The phase identification and crystal plane structure of SrO, PEG-SrO, and (2 and 4 wt%) Cs/PEG-SrO were investigated using XRD in the 2θ range of 15° to 70° (Fig. 2a). The diffraction peaks located at 25.17° (202), 35.9° (310), 38.9° (312), 40.17° (111), 47.07° (240), and 50.16° (220) are ascribed to the cubic structure of SrO (JCPDS no. 01-075-0263).^28,29 The two peaks located at 31.55° (111), and 62.82° (311) are related to tetragonal SrO (JCPDS card no. 00-027-1304). The single peak at 23.04° (201) is assigned to the orthorhombic geometry of Sr₄O₈ (JCPDS card no. 96-900-8162). Meanwhile, the diffraction peaks at 28.23°, 58.39°, and 64.5° corresponded to the (020), (040), and (331) planes, confirming the tetragonal structure of Sr₁O₁₀, respectively (JCPDS card no. 96-101-0385). Furthermore, diffraction peaks appeared at 42.43° and 44.55°, which are attributed to the (222) and (132) planes of monoclinic SrO₂(H₂O₂)₂, respectively (JCPDS card no. 01-073-2209). The peaks observed at 29.37°, 51.7°, 53.22°, and 67.77° are associated with the (320), (5̄12), (250), and (811) planes related to the tetragonal geometry of Sr(NO₂)₂·H₂O, respectively (JCPDS card no. 01-077-0343). The diffraction peak at 21.76° (020) corresponds to orthorhombic Sr₂(NO)₂ (JCPDS card no. 00-037-0506). Upon incorporating PEG, additional peaks emerged at 20.07° and 27.28°, corresponding to the (003) and (12̄1̄) crystal planes of Sr₂O₂₈H₂₈C₂₄ (JCPDS card no. 96-223-2849). The XRD peaks shifted toward a higher angle,³⁰ and an increase in intensity was observed, indicating the favorable crystalline properties of PEG.³¹ Upon Cs in the binary system, the intensity further increased owing to the enhancement in crystallinity. Moreover, upon increasing the Cs concentration, the peaks shifted towards a lower diffraction angle, which is attributed to crystal expansion.³² The measured crystallite size of pure, PEG-SrO, 2 and 4 wt% of Cs/PEG-SrO was found to be 54.66, 62.36, 62.36, and 72.72 nm, respectively as determined by the Debye–Scherrer equation. SAED pattern of the undoped and (4 wt%) Cs/PEG-SrO exhibited bright circular fringes, confirming the polycrystalline nature of the prepared samples, as depicted in Fig. 2b and c, respectively.
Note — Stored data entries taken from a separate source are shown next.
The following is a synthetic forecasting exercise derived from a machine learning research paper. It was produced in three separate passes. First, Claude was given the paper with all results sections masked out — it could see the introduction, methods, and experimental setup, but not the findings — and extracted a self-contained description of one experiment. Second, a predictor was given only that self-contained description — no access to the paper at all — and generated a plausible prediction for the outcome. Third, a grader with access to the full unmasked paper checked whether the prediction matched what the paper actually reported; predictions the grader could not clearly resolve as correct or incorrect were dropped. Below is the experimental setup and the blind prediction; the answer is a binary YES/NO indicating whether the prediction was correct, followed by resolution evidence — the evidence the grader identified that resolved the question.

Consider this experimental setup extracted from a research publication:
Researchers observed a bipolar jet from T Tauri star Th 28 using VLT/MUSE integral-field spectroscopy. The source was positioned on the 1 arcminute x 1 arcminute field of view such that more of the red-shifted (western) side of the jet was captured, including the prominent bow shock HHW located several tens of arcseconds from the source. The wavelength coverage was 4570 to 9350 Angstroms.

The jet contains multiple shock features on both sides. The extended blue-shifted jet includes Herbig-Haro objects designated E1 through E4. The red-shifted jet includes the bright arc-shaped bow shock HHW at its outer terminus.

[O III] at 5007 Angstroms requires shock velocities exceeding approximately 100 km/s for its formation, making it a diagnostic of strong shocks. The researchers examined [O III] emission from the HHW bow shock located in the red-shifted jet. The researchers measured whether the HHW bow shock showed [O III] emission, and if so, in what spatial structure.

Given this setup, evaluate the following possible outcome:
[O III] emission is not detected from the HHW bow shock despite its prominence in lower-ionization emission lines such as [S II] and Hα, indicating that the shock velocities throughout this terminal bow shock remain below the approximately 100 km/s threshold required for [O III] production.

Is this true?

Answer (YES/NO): NO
Fig. 2 (a) XRD graph of pure and doped SrO and (b and c) SAED images of pure¹¹ and 4% Cs/PEG-SrO.

FTIR spectra were recorded in the range of 3900 to 510 cm⁻¹ to analyze the chemical functional groups present in the samples, as depicted in Fig. 3a. FTIR spectrum of SrO revealed a band at ∼592 cm⁻¹ related to Sr–O stretching, whereas the bands at 857 cm⁻¹ and 1063 cm⁻¹ are attributed to the symmetric and asymmetric vibration of the Sr–O bond, respectively.^33,34 Moreover, the bands at 1444 cm⁻¹ and ∼1700 cm⁻¹ are ascribed to the bending vibrations of the O–H groups and C=O bonding, respectively.^35,36 The band at 3462 cm⁻¹ represents the –OH group and interstitial water molecules.³⁷ In the spectrum of the binary system, the characteristic bands of PEG appeared at 955, (–CH out-of-plane bending),³⁸ 1094 (C–O–C stretching vibration),³⁹ 1342 (C–H bending vibration),⁴⁰ 1966 (C–H stretching vibrations),⁴¹ 2157 (presence of CN groups)⁴² and 3749 cm⁻¹ (O–H stretching).⁴³ The FTIR spectra of (2 and 4 wt%) Cs/PEG-SrO exhibited no additional bands.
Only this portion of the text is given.